He also brought us IC-Light! I wonder why he's still contributing to open source... Surely all the big companies have made him huge offers. He's so talented
Wan 2.1 (and Hunyuan and LTXV, in descending ordee of overall video quality but each has unique strengths) work well—but slow, except LTXV—for short (single digit seconds at their usual frame rates — 16 for WAN, 24 for LXTV, I forget for Hunyuan) videos on consumer hardware. But this blows them entirely out of the water on the length it can handle, so if it does so with coherence and quality across general prompts (especially if it is competitive with WAN and Hunyuan on trainability for concepts it may not handle normally) it is potentially a radical game changer.
Wan 2.1 is solid but you start to get pretty bad continuity / drift issues when genning more than 81 frames (approx 5 seconds of video) whereas FramePack lets you generate 1+ minute.

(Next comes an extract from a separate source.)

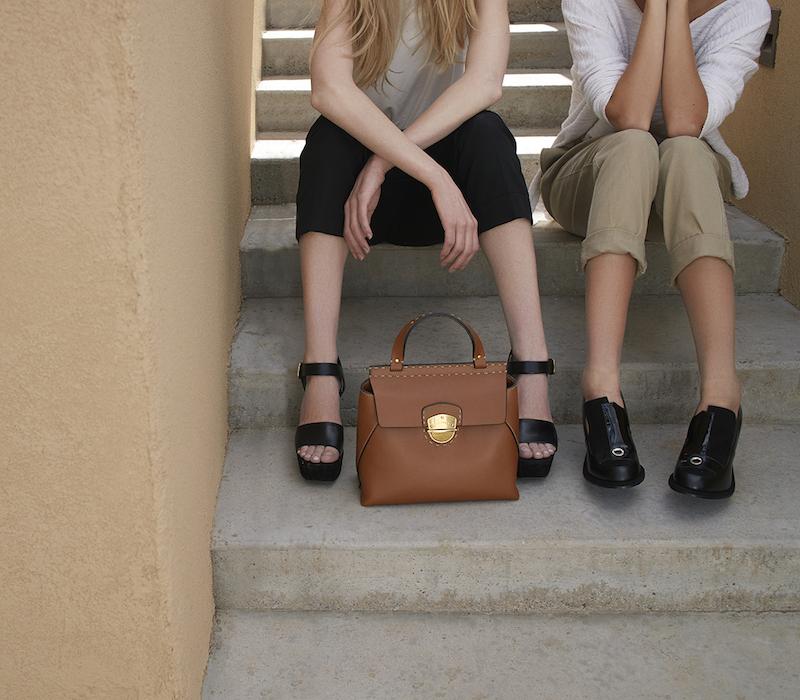 Ghurka Kingston Leather Satchel Bag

Wow, the examples are fairly impressive and the resources used to create them are practically trivial. Seems like inference can be run on previous generation consumer hardware. I'd like to see throughput stats for inference on a 5090 too at some point.
That's a certified bop! ;) You should get elybeatmaker to do a remix!
Edit: I didn't realize that this was actually a reference to Men Without Hats - The Safety Dance. I was referencing a different parody/allusion to that song!
This is the first decent video generation model that runs on consumer hardware. Big deal and I expect ControlNet pose support soon too.
https://github.com/Lightricks/LTX-Video
It can leave LLMs behind...
'Cause LLMs don't dance, and if they don't dance, well, they're no friends of mine.
Edit: I didn't realize that this was actually a reference to Men Without Hats - The Safety Dance. I was referencing a different parody/allusion to that song!